#事件合约 Today, I would like to share my thoughts on hedging with event contracts. What is hedging? It is not simply opening a long position at a low point and then opening a short position after the price rises, which would be considered a double gain. Hedging refers to the situation where, after opening your first position, you find that the market trend is contrary to your position, and at that point, you open another position that aligns with the market trend. However, the outcome? There is a 70% probability that both positions will be lost, a 20% chance of one gaining and one losing (losing a small amount but maintaining the principal), and only a 10% chance of both positions being profitable.

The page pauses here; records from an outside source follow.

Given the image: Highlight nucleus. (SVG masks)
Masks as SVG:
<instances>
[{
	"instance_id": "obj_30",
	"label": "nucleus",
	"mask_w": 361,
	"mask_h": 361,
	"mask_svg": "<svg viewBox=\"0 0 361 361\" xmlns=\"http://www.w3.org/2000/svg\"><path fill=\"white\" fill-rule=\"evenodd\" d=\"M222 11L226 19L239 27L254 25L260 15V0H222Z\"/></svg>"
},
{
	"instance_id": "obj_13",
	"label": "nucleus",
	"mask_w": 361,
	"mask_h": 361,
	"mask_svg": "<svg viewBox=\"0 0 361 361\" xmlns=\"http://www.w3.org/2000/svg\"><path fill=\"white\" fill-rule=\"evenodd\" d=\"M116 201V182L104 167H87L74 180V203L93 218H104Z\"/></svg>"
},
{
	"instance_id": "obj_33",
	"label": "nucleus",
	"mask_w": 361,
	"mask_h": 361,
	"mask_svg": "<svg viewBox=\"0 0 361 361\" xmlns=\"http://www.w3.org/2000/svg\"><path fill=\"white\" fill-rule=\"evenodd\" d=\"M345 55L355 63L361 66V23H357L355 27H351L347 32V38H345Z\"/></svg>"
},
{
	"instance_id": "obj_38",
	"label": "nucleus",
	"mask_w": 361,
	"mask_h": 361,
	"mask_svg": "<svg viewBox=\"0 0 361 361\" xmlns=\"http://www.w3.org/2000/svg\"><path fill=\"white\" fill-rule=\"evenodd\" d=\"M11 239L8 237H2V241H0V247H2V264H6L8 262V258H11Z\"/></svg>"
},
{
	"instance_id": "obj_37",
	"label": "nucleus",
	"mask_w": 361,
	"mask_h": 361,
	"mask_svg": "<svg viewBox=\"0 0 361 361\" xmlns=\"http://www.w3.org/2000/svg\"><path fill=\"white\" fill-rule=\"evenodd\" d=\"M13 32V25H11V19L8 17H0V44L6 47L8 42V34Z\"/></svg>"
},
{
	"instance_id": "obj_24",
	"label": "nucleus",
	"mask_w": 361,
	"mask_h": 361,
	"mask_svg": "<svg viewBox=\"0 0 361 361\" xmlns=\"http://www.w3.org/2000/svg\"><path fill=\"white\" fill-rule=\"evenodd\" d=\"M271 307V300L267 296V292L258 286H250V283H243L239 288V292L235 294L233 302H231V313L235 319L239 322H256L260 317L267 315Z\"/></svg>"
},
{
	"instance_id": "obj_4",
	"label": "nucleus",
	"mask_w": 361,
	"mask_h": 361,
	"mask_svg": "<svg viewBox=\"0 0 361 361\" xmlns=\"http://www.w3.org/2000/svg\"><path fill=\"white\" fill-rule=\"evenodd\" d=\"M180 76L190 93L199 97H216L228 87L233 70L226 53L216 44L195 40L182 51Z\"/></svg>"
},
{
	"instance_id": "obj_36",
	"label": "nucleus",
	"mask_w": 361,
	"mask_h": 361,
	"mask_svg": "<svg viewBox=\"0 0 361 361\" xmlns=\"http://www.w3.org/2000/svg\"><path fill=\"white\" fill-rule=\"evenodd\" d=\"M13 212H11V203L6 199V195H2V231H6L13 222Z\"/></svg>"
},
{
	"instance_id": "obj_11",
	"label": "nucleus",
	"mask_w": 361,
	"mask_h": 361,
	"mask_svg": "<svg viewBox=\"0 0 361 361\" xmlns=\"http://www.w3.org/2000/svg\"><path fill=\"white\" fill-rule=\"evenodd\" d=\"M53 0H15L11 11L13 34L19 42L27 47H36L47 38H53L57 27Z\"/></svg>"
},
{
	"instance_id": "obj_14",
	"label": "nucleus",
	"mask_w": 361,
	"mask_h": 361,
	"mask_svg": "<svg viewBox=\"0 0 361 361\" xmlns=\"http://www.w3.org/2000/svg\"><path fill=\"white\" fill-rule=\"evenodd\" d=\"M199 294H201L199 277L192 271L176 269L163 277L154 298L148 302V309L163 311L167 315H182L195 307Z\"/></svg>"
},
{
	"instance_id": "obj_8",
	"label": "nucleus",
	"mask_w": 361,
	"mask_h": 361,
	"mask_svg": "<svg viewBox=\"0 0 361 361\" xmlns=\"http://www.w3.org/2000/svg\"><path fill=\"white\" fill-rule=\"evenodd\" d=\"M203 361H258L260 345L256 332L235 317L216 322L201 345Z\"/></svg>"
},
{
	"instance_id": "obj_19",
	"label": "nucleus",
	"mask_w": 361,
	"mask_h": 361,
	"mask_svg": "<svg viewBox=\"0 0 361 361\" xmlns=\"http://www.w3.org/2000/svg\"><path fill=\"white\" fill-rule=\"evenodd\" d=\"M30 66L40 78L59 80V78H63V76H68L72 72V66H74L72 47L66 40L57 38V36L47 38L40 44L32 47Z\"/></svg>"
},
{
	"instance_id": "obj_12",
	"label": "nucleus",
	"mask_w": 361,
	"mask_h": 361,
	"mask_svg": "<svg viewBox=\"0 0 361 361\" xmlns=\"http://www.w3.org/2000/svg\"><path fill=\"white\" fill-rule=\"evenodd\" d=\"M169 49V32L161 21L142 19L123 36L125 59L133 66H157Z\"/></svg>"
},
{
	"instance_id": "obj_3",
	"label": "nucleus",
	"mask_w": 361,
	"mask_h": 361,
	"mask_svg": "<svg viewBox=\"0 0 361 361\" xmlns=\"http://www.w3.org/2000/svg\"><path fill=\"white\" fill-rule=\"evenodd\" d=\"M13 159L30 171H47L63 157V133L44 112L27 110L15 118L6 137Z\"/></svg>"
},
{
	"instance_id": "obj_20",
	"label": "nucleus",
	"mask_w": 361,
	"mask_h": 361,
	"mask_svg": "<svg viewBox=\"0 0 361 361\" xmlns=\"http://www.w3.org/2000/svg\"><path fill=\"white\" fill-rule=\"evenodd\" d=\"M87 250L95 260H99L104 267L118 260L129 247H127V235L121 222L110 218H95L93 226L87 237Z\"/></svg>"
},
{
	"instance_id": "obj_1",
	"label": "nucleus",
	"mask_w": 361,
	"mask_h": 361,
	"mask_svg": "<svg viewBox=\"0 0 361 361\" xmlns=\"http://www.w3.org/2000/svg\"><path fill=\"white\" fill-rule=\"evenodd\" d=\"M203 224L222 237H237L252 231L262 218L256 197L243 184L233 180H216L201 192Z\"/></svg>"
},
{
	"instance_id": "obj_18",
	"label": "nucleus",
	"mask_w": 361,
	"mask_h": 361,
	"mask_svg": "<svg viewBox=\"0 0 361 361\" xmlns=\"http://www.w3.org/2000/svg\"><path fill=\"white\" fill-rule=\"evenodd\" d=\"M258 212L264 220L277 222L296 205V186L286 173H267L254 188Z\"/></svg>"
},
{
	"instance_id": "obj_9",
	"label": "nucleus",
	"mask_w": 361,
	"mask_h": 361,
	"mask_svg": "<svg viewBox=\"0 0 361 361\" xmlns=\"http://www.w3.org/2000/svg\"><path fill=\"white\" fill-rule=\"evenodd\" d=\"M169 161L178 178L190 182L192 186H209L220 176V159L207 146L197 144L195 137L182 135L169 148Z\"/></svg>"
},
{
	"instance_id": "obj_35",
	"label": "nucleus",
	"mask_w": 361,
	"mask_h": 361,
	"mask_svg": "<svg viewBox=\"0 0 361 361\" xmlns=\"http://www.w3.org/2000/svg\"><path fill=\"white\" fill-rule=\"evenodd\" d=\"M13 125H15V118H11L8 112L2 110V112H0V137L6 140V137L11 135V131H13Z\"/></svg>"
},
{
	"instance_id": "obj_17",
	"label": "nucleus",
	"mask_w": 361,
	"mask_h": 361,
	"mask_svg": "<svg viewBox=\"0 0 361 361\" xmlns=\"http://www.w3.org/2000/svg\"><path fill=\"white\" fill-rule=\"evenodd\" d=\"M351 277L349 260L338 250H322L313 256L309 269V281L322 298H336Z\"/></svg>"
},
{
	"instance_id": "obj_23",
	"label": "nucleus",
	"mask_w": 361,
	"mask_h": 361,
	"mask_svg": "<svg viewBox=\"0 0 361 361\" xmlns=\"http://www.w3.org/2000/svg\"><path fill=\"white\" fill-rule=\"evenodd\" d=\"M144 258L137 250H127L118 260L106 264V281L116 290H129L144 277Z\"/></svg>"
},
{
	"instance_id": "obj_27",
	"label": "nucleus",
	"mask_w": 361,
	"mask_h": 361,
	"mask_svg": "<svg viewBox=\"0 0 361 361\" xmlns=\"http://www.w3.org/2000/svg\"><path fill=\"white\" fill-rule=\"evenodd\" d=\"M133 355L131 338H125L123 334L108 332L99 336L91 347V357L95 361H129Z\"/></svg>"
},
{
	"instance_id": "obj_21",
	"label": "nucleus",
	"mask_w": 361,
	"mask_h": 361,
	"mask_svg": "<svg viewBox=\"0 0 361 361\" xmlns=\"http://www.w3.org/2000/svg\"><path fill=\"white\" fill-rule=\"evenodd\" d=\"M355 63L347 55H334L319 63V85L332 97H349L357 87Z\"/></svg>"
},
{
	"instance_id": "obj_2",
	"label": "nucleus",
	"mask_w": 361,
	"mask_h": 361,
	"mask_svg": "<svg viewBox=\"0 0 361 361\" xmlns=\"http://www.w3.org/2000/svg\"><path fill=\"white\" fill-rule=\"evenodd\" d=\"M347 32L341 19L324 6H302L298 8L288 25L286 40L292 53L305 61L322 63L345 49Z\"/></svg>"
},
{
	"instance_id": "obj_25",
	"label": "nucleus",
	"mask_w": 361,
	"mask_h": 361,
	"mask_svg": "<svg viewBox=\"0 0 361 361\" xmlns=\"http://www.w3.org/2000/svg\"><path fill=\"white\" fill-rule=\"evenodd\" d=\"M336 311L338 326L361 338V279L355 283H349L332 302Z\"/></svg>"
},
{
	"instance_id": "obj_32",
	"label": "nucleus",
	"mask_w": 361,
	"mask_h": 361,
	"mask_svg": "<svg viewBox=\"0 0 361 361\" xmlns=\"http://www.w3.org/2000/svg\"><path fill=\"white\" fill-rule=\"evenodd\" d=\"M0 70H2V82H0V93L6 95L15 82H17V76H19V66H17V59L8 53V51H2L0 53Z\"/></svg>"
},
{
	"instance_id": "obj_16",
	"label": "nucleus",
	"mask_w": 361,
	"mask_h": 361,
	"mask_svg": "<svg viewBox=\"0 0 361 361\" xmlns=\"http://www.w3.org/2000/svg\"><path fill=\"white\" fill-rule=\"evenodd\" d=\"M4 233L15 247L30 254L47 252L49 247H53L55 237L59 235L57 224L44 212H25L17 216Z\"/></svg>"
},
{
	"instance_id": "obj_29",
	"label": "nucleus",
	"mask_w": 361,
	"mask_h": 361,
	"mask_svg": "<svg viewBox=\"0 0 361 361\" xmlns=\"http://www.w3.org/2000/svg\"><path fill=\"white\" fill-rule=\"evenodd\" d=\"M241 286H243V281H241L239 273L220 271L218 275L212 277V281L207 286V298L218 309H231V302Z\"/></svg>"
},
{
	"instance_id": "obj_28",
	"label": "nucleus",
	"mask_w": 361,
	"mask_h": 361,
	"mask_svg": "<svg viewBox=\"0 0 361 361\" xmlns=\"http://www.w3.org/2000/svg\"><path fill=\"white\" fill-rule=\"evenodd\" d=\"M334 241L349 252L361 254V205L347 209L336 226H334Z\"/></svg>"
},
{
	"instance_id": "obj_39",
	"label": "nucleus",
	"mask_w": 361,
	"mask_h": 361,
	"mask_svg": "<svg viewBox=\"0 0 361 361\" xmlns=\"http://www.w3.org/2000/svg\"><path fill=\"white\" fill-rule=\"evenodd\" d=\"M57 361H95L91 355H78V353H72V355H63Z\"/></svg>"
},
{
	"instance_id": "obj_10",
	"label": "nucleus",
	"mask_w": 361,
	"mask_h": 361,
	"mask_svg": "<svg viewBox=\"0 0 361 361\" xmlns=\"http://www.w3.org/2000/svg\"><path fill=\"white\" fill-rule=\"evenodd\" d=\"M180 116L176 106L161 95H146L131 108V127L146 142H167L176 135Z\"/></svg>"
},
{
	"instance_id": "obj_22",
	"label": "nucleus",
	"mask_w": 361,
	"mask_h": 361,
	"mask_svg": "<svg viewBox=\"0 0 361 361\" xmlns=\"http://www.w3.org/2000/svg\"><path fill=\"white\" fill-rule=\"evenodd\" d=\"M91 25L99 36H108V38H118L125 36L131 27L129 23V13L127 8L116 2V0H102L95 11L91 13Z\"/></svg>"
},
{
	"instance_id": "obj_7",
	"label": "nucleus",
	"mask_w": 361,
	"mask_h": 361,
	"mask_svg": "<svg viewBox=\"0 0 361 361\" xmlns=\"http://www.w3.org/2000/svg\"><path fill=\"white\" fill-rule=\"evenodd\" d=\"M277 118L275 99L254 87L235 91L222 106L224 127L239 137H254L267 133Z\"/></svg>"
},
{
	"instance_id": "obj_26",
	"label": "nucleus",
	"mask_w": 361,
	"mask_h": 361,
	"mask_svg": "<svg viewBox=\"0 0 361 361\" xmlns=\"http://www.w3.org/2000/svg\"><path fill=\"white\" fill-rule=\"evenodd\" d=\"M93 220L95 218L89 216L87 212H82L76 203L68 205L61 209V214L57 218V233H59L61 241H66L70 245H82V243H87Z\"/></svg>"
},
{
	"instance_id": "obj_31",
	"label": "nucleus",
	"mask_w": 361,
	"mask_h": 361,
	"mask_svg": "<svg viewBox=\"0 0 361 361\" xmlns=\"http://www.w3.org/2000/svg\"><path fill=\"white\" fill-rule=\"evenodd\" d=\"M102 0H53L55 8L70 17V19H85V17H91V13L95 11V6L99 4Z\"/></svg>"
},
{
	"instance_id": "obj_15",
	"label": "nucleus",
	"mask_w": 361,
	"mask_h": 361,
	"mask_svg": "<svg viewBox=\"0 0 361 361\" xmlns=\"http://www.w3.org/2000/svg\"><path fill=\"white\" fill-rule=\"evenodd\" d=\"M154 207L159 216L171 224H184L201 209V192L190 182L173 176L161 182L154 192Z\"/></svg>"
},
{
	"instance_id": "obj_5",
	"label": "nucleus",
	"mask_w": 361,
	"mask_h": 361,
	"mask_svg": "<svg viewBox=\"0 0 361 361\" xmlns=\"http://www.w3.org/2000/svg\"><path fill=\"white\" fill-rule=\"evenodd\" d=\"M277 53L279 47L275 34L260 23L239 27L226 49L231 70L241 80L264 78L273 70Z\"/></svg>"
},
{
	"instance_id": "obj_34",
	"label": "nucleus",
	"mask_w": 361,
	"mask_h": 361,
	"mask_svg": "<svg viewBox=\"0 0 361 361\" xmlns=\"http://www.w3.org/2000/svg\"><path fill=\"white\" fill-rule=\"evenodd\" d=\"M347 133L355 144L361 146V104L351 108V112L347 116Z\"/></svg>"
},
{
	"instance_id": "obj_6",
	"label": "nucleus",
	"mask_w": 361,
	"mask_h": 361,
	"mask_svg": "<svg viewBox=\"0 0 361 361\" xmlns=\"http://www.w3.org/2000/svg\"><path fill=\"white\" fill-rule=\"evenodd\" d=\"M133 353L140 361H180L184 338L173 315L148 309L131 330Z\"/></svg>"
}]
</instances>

When is it suitable to open a hedge? Based on my practical experience, some people like to watch for golden crosses and death crosses of vol, MACD, and KDJ to play event contracts, but due to the sensitivity of these indicators, there often occur false signals, and in such cases, considering a hedge is an option. If a golden cross appears, open a long position; if a death cross appears, open a short position, and if you find it's a false signal, simply hedge. This approach may have a slightly higher win rate compared to random hedging, but it is still quite limited, and there remains a high probability of losing both positions.
Therefore, I actually do not recommend opening a hedge, as the risk-reward ratio is too poor, and the probability of successful hedging is far lower than the probability of losing both positions. Of course, I might hedge when I am overly confident, but from a rational perspective, it is certainly not advisable.